Thursday, June 15, 2023

Past Lives - Movie Review

The Movie: Past Lives

The Director: Celine Song

The Cast: Greta Lee, Teo Yoo, John Magaro, Moon Seung-ah, Leem Seung-min

The Story: Nora and Hae Sung, two deeply connected childhood friends, are wrest apart after Nora's family emigrates from South Korea. 20 years later, they are reunited for one fateful week as they confront notions of love and destiny.

The Review:
This is Celine Song's first feature film as a director and as a writer. What the heck. This movie is so good. I really shouldn't be surprised when a director seemingly comes out of nowhere with a debut effort that blows everyone away, it happens more often than you might think and there is always a backstory to that person's career that, if uncovered, will show countless hours of work behind the scenes and on projects they never receive any recognition for. At least on IMDB, it shows that Song was a writer for The Wheen of Time TV series so there is a little something there to look at.

The tone of the film is very quiet, very honest, and very authentic and all of that is put together in a way that really makes you think about your own life and the decisions and choices you have made along the way. Did we miss out on opportunities or what might have happened if we went up the stairs instead of down. Song lays out a beautifully written story that addresses this topic in a way that stirs your emotions yet still leaves you inspired about life because, no matter what our past contained, we are still free to make new choices moving forward.

Complementing Song's work behind the camera are two amazing performances from Greta Lee and Teo Yoo as Nora and Hae Sung respectively. They each seem to completely understand how to pull the material off the scripted page and turn it into something even more emotionally powerful on screen. The subtleties in their performances are what really drew me in, the little glances back and forth, changes in posture, the way words are spoken. I felt like I was right there in those moments experiencing all of it and not just watching as a bystander.

By the time the final climactic moment hit, I was just so engaged and involved, it was hard not to get wrapped up in all of the emotions. While not exactly the same type of movie, my brain had immediate comparisons to Richard Linklater's Before trilogy as well as Emily Ting's Already Tomorrow in Hong Kong. What separates this movie is how Song dives all the way into the Korean history and culture through Yoo's character and how it's juxtaposed against Lee and her character's very American lifestyle. You can see how each is fascinated by the other while also realizing just how much of a divide there is compared to when they were kids.

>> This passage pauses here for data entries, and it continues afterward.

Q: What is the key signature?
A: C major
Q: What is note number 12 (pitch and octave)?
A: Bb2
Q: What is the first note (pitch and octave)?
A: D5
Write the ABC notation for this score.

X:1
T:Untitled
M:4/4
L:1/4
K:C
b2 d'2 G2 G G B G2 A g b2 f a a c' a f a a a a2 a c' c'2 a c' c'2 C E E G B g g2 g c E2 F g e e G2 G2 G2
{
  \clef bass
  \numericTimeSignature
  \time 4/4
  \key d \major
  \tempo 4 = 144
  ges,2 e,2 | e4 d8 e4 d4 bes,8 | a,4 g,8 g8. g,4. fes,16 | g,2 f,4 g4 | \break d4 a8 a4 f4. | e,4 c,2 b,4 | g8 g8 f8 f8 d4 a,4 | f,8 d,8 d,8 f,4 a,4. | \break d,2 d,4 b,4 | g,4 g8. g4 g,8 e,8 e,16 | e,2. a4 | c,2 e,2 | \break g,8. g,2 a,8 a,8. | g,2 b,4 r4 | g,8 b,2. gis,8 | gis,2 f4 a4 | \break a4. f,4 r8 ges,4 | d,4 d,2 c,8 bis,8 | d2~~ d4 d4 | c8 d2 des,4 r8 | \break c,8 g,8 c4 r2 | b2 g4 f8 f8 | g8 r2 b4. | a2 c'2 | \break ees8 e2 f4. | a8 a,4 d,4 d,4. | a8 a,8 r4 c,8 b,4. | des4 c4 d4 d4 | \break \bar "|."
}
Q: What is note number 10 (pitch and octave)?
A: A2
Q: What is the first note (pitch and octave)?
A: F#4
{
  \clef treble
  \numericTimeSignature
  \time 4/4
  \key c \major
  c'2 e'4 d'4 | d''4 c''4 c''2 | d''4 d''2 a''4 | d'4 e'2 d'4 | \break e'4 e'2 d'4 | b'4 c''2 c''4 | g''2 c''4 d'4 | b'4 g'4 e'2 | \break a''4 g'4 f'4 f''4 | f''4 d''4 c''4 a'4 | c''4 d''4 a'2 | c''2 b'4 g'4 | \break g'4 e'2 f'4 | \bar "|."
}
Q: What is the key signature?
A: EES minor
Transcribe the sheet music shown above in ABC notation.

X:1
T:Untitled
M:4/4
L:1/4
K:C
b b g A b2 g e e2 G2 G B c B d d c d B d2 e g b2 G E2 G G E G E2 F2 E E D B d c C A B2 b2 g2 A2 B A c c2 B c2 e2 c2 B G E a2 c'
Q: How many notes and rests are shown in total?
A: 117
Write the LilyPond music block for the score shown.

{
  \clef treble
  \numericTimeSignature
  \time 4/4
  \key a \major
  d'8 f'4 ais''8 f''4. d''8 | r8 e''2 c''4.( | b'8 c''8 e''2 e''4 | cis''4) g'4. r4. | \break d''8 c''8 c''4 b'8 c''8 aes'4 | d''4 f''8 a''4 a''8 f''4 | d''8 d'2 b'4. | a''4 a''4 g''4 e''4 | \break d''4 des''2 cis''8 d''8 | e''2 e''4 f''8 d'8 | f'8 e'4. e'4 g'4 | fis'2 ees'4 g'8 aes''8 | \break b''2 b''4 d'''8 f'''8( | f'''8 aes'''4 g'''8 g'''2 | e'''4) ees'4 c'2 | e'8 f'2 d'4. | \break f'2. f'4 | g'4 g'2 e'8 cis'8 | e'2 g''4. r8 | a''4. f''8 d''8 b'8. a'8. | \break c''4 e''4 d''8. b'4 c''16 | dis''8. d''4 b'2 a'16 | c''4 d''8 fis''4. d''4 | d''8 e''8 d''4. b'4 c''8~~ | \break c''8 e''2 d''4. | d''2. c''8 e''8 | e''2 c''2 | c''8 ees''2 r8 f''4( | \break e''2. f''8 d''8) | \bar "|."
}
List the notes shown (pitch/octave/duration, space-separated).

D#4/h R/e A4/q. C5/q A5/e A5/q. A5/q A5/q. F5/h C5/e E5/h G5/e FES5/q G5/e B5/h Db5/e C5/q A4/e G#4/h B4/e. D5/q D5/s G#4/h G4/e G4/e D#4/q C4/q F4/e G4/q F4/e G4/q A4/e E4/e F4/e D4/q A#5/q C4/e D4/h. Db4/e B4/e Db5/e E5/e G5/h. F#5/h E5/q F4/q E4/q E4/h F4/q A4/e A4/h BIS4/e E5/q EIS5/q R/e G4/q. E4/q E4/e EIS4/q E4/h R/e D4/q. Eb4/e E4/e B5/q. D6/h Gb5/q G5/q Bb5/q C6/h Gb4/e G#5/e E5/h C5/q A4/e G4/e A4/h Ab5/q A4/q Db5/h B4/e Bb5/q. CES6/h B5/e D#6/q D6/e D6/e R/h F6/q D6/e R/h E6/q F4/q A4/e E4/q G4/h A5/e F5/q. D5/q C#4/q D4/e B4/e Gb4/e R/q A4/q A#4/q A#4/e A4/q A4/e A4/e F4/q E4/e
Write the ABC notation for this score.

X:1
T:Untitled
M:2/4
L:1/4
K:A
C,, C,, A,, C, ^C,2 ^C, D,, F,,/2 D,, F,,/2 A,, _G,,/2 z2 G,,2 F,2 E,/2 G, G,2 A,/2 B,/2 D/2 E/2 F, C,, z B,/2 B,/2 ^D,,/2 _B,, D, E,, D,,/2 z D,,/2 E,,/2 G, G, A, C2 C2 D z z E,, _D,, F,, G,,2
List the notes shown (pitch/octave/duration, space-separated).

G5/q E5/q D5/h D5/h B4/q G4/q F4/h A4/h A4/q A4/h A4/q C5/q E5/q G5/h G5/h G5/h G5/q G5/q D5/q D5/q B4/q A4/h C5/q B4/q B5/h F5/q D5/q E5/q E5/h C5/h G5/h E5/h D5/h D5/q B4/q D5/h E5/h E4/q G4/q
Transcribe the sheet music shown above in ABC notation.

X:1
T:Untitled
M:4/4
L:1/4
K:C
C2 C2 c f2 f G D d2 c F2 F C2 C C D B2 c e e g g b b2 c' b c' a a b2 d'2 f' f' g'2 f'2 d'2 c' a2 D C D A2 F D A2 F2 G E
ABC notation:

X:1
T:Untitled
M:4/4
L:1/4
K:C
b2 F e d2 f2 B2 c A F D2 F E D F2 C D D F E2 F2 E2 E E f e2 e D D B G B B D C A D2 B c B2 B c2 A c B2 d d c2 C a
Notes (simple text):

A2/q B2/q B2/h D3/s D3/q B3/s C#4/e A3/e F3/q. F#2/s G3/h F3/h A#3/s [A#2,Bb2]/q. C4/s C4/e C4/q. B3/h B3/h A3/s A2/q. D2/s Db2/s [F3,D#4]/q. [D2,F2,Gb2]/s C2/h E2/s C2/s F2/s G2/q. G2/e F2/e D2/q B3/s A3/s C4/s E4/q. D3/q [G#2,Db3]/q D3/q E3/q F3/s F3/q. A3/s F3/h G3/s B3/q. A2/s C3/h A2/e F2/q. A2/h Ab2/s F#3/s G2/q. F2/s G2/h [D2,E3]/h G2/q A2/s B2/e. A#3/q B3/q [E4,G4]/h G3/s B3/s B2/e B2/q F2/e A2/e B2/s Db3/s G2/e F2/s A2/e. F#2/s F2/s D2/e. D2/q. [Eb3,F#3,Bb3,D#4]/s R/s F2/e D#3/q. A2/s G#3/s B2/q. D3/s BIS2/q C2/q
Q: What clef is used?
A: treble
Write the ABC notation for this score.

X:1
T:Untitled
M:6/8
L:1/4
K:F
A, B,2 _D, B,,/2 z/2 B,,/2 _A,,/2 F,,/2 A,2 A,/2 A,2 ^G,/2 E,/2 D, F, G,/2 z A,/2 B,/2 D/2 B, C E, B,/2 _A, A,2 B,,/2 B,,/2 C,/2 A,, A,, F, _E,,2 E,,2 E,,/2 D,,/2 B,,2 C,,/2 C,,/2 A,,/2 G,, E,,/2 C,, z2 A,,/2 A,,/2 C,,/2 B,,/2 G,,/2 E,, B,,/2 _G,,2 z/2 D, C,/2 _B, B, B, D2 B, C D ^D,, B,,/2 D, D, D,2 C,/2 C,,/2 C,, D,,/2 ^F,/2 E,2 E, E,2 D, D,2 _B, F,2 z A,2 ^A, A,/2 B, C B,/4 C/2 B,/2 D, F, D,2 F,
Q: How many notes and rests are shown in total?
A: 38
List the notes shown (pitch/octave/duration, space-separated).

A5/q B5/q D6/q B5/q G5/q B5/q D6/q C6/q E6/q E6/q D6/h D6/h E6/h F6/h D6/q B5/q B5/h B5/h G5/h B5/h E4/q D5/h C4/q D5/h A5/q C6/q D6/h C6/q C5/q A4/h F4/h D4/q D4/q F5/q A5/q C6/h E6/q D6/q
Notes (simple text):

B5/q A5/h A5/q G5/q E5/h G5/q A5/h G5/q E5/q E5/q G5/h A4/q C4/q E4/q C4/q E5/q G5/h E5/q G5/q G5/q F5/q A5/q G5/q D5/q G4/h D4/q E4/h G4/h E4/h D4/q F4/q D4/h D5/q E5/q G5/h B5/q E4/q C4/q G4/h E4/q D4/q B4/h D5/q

With both the characters' home town in South Korea and present day New York City serving as backdrops throughout the film, Song is able to add so much texture to the story and every scene gives you such a real sense of place and belonging. I think the scenes where Nora and Hae Sung are walking through the streets and parks of the city are where she is at her best as whatever happens to be in frame at the time seems to become part of the story and enhances the conversations being had. I'm not sure if we will see a more textured and nuanced film as this one is over the course of the year's offerings. This is truly great work from everyone involved.

There is also a lot to be said here about representation and how Song has created two fully realized and completely authentic human beings who are Korean from top to bottom. It's pretty clear that the actors were able to really dive into this opportunity to fully explore what was possible and I think that's really where a lot of this movie's heart and soul come from. We don't normally get to see an American movie explore Asian characters in this type of way, the first that comes to mind is Lulu Wang's The Farewell although even that movie spent most of it's time in China with Chinese characters. Either way, both movies are great examples of what's possible within the space of authentic representation and I'm here for all of it.

The Verdict:
Past Lives is one of the best movies, and one of my favorite movies, of the year. Period. Go watch it.